## Start

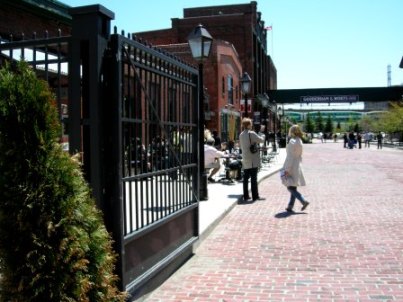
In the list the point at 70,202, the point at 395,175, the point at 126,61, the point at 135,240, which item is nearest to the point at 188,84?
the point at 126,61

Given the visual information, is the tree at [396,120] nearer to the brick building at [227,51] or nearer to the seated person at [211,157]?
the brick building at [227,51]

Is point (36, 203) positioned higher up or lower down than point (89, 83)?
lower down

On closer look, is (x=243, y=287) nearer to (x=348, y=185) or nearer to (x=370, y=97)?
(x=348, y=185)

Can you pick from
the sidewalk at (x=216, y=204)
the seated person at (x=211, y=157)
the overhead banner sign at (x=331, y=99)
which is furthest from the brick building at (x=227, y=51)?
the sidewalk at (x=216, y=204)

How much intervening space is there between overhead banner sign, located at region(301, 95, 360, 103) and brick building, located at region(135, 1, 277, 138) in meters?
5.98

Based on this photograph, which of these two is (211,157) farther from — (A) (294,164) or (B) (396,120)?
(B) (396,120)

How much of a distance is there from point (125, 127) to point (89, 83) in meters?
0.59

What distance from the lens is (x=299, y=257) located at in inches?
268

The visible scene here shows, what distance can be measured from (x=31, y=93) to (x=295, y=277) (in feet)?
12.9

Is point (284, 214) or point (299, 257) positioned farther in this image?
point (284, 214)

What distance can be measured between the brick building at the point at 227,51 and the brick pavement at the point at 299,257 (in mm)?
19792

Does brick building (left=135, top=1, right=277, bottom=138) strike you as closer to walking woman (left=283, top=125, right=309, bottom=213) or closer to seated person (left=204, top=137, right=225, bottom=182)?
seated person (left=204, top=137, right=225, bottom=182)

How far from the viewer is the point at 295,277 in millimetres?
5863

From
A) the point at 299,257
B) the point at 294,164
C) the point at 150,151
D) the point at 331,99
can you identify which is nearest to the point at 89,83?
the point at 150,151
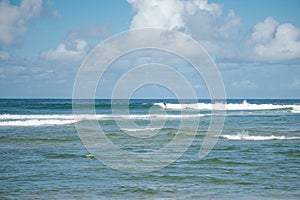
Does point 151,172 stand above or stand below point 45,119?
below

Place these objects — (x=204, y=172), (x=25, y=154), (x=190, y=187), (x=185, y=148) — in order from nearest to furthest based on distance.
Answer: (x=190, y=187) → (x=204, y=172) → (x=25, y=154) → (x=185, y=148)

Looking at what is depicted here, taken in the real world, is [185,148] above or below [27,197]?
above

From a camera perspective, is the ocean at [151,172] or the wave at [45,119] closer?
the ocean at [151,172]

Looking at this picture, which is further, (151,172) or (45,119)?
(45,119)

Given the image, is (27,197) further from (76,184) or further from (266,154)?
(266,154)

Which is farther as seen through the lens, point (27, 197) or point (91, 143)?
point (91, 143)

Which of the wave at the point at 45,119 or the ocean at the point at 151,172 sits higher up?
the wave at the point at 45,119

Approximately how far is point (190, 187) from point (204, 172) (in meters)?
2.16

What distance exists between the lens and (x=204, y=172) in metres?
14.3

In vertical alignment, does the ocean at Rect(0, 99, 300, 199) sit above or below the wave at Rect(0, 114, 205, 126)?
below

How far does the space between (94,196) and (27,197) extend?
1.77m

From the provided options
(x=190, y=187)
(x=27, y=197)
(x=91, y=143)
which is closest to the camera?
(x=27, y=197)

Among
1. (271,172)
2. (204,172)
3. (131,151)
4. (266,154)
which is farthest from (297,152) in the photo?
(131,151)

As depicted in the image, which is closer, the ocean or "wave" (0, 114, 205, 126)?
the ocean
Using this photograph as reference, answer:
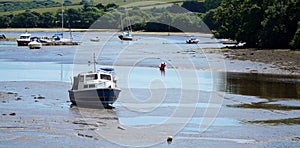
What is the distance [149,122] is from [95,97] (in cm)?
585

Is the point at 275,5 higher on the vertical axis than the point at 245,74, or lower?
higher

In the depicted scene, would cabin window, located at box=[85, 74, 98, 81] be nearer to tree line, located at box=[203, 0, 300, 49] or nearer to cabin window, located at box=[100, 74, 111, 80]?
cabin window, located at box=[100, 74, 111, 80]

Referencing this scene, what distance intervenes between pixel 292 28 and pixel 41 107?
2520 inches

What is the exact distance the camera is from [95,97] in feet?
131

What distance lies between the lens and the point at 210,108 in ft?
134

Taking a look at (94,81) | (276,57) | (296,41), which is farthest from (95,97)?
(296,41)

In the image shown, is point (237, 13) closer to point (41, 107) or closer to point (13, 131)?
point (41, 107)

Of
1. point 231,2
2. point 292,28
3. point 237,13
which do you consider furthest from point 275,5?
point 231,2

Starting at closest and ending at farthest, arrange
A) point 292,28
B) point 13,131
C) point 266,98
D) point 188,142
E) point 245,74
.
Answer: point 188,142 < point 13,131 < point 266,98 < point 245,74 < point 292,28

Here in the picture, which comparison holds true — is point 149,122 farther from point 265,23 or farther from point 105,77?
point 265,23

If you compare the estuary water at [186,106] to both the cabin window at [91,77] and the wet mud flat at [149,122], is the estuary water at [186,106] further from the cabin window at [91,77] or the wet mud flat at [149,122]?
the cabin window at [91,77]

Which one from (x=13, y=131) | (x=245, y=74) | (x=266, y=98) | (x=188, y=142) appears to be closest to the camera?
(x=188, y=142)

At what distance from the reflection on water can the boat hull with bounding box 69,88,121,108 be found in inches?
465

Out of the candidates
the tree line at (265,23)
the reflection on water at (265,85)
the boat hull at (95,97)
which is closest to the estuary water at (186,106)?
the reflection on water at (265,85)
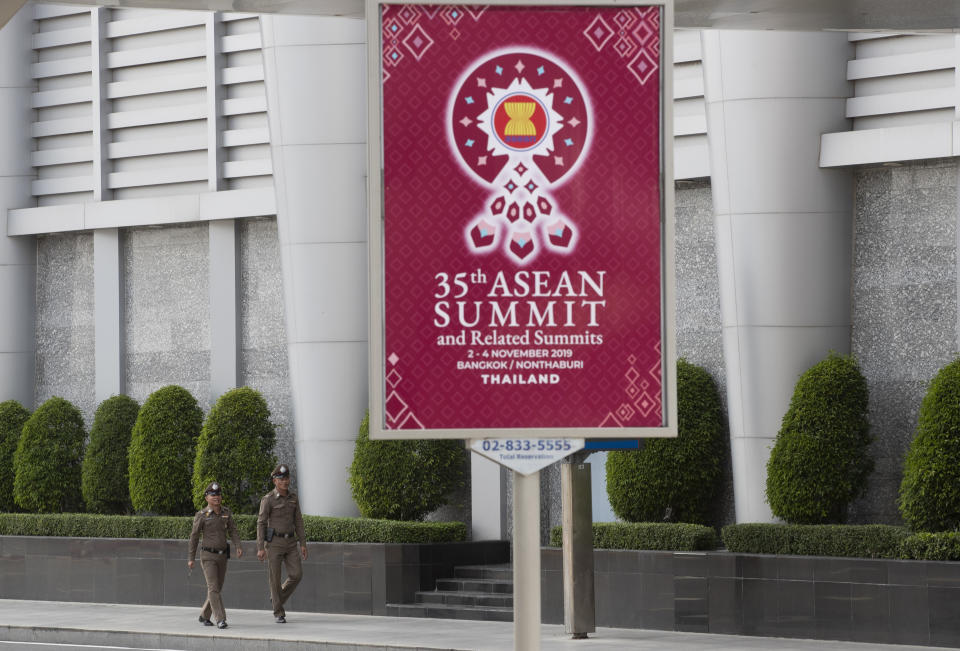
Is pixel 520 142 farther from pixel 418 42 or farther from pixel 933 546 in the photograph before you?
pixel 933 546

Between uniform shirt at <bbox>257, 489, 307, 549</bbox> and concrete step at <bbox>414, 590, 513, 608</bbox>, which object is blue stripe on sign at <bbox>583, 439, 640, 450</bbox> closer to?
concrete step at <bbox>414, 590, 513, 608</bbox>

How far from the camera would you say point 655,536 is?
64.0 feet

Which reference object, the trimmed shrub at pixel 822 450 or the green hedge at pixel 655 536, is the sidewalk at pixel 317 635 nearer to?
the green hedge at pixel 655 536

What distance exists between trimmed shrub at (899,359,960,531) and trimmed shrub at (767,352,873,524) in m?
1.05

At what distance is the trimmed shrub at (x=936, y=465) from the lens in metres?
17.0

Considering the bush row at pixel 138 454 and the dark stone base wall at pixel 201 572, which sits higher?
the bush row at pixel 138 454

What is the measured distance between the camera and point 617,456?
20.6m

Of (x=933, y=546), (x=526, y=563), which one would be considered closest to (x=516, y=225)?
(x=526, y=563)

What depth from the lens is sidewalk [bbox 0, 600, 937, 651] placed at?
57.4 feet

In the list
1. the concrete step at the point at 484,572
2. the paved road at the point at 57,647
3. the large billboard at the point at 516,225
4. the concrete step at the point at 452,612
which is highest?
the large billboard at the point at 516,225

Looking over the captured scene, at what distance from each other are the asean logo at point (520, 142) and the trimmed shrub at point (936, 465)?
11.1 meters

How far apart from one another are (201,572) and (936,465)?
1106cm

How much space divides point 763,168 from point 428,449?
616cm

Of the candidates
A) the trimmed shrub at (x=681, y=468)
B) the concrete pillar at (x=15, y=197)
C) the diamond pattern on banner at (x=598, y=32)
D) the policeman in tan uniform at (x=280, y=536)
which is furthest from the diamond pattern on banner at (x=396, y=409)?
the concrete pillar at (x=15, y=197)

## End

■ **Instruction**: Repeat each record exactly, with the pictures left out.

■ **Answer to this task**:
In the list the point at 70,202, the point at 395,175, the point at 126,61, the point at 135,240, which item is nearest to the point at 188,84?
the point at 126,61

Given the visual information, is the tree at [396,120] nearer to the brick building at [227,51] or nearer to the seated person at [211,157]?
the brick building at [227,51]

Is point (36, 203) positioned higher up or lower down than point (89, 83)?
lower down

On closer look, is (x=243, y=287) nearer to (x=348, y=185) or nearer to (x=370, y=97)?
(x=348, y=185)

Can you pick from
the sidewalk at (x=216, y=204)
the seated person at (x=211, y=157)
the overhead banner sign at (x=331, y=99)
which is furthest from the brick building at (x=227, y=51)?
the sidewalk at (x=216, y=204)

How much intervening space is there between overhead banner sign, located at region(301, 95, 360, 103) and brick building, located at region(135, 1, 277, 138) in meters?
5.98

Based on this photograph, which of these two is (211,157) farther from — (A) (294,164) or (B) (396,120)?
(B) (396,120)

How much of a distance is there from point (125, 127) to point (89, 83) in meters?
0.59

What distance from the lens is (x=299, y=257) located at in inches?
268

The visible scene here shows, what distance can be measured from (x=31, y=93) to (x=295, y=277) (in feet)?
12.9

Is point (284, 214) or point (299, 257) positioned farther in this image?
point (284, 214)

What distance can be measured between the brick building at the point at 227,51 and the brick pavement at the point at 299,257 (in mm)?
19792

Does brick building (left=135, top=1, right=277, bottom=138) strike you as closer to walking woman (left=283, top=125, right=309, bottom=213) or closer to seated person (left=204, top=137, right=225, bottom=182)?
seated person (left=204, top=137, right=225, bottom=182)

How far from the viewer is the point at 295,277 in millimetres?
5863

From
A) the point at 299,257
B) the point at 294,164
C) the point at 150,151
D) the point at 331,99
can you identify which is nearest to the point at 89,83?
the point at 150,151
Does point 151,172 stand above or stand below point 45,119?
below

Place these objects — (x=204, y=172), (x=25, y=154), (x=190, y=187), (x=185, y=148) — in order from nearest to furthest based on distance.
Answer: (x=190, y=187) → (x=204, y=172) → (x=25, y=154) → (x=185, y=148)

Looking at what is depicted here, taken in the real world, is [185,148] above or below [27,197]?
above

From a camera perspective, is the ocean at [151,172] or the wave at [45,119] closer?
the ocean at [151,172]

Looking at this picture, which is further, (151,172) or (45,119)?
(45,119)

Given the image, is (27,197) further from (76,184) or further from (266,154)?
(266,154)

Which is farther as seen through the lens, point (27, 197) or point (91, 143)?
point (91, 143)

Which of the wave at the point at 45,119 or the ocean at the point at 151,172 sits higher up?
the wave at the point at 45,119

Approximately how far is point (190, 187) from point (204, 172) (in meters)?
2.16

What distance exists between the lens and (x=204, y=172) in metres?
14.3

In vertical alignment, does the ocean at Rect(0, 99, 300, 199) sit above or below the wave at Rect(0, 114, 205, 126)?
below

How far does the space between (94,196) and (27,197) extend?
1.77m

From the provided options
(x=190, y=187)
(x=27, y=197)
(x=91, y=143)
which is closest to the camera?
(x=27, y=197)

Among
1. (271,172)
2. (204,172)
3. (131,151)
4. (266,154)
which is farthest from (297,152) in the photo?
(131,151)

As depicted in the image, which is closer, the ocean or "wave" (0, 114, 205, 126)?
the ocean
Using this photograph as reference, answer:
What is the distance [149,122] is from [95,97] (in cm)?
585

Is the point at 275,5 higher on the vertical axis than the point at 245,74, or lower?
higher

In the depicted scene, would cabin window, located at box=[85, 74, 98, 81] be nearer to tree line, located at box=[203, 0, 300, 49] or nearer to cabin window, located at box=[100, 74, 111, 80]?
cabin window, located at box=[100, 74, 111, 80]

Referencing this scene, what distance intervenes between pixel 292 28 and pixel 41 107?
2520 inches

What is the exact distance the camera is from [95,97] in feet?
131

What distance lies between the lens and the point at 210,108 in ft?
134

Taking a look at (94,81) | (276,57) | (296,41), which is farthest from (95,97)?
(296,41)

In the image shown, is point (237, 13) closer to point (41, 107) or closer to point (13, 131)?
point (41, 107)

Of
1. point 231,2
2. point 292,28
3. point 237,13
which do you consider furthest from point 275,5?
point 231,2

Starting at closest and ending at farthest, arrange
A) point 292,28
B) point 13,131
C) point 266,98
D) point 188,142
E) point 245,74
.
Answer: point 188,142 < point 13,131 < point 266,98 < point 245,74 < point 292,28

Here in the picture, which comparison holds true — is point 149,122 farther from point 265,23 or farther from point 105,77?
point 265,23

If you compare the estuary water at [186,106] to both the cabin window at [91,77] and the wet mud flat at [149,122], is the estuary water at [186,106] further from the cabin window at [91,77] or the wet mud flat at [149,122]?
the cabin window at [91,77]

Which one from (x=13, y=131) | (x=245, y=74) | (x=266, y=98) | (x=188, y=142) appears to be closest to the camera?
(x=188, y=142)

At what distance from the reflection on water can the boat hull with bounding box 69,88,121,108 be found in inches?
465

Out of the candidates
the tree line at (265,23)
the reflection on water at (265,85)
the boat hull at (95,97)
which is closest to the estuary water at (186,106)?
the reflection on water at (265,85)
Is pixel 520 142 farther from pixel 418 42 or farther from pixel 933 546 in the photograph before you?
pixel 933 546

Between uniform shirt at <bbox>257, 489, 307, 549</bbox> and concrete step at <bbox>414, 590, 513, 608</bbox>, which object is blue stripe on sign at <bbox>583, 439, 640, 450</bbox> closer to?
concrete step at <bbox>414, 590, 513, 608</bbox>

How far from the camera would you say point 655,536 is?
64.0 feet

Which reference object, the trimmed shrub at pixel 822 450 or the green hedge at pixel 655 536, is the sidewalk at pixel 317 635 nearer to?
the green hedge at pixel 655 536

What distance exists between trimmed shrub at (899,359,960,531) and trimmed shrub at (767,352,873,524) in m?
1.05

At what distance is the trimmed shrub at (x=936, y=465) from the lens in metres?
17.0

Considering the bush row at pixel 138 454 and the dark stone base wall at pixel 201 572, which sits higher?
the bush row at pixel 138 454

What is the measured distance between the camera and point 617,456?
20.6m

Of (x=933, y=546), (x=526, y=563), which one would be considered closest to (x=516, y=225)?
(x=526, y=563)

What depth from the lens is sidewalk [bbox 0, 600, 937, 651] placed at?
57.4 feet

In the list
1. the concrete step at the point at 484,572
2. the paved road at the point at 57,647
3. the large billboard at the point at 516,225
4. the concrete step at the point at 452,612
which is highest?
the large billboard at the point at 516,225

Looking over the captured scene, at what distance from each other are the asean logo at point (520, 142) and the trimmed shrub at point (936, 465)?
11.1 meters

How far apart from one another are (201,572) and (936,465)?
1106cm

How much space divides point 763,168 from point 428,449?
616cm

Of the candidates
A) the trimmed shrub at (x=681, y=468)
B) the concrete pillar at (x=15, y=197)
C) the diamond pattern on banner at (x=598, y=32)
D) the policeman in tan uniform at (x=280, y=536)
which is furthest from the diamond pattern on banner at (x=396, y=409)?
the concrete pillar at (x=15, y=197)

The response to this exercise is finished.